Would you reproduce all of the material below word for word, keeping every line and number unchanged?
----------
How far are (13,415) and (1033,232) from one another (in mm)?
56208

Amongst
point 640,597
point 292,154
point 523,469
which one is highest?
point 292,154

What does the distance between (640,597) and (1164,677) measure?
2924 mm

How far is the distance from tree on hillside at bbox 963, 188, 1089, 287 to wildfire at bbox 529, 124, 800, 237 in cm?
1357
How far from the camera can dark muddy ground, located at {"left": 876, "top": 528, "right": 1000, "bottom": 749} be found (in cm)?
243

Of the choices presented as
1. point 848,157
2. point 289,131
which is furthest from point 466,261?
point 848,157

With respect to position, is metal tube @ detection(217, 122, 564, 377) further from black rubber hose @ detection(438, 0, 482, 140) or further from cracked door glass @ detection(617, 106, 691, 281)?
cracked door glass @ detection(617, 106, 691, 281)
----------
▸ **Result of this exercise**:
How far are (13,415) and (1033,232) from one another (in mm)?
56208

Amongst
point 640,597
point 292,154
point 523,469
which one is highest?
point 292,154

What does the distance between (640,597) and (1164,677) measure?
2924 mm

How far is the distance from tree on hillside at bbox 963, 188, 1089, 287 to wildfire at bbox 529, 124, 800, 237 in cm?
1357
How far from the camera can dark muddy ground, located at {"left": 876, "top": 528, "right": 1000, "bottom": 749} be found (in cm)?
243

Of the choices presented as
1. point 848,157
2. point 289,131
which is furthest from point 466,261?
point 848,157

With respect to position, is metal tube @ detection(217, 122, 564, 377) further from black rubber hose @ detection(438, 0, 482, 140) or further from cracked door glass @ detection(617, 106, 691, 281)?
cracked door glass @ detection(617, 106, 691, 281)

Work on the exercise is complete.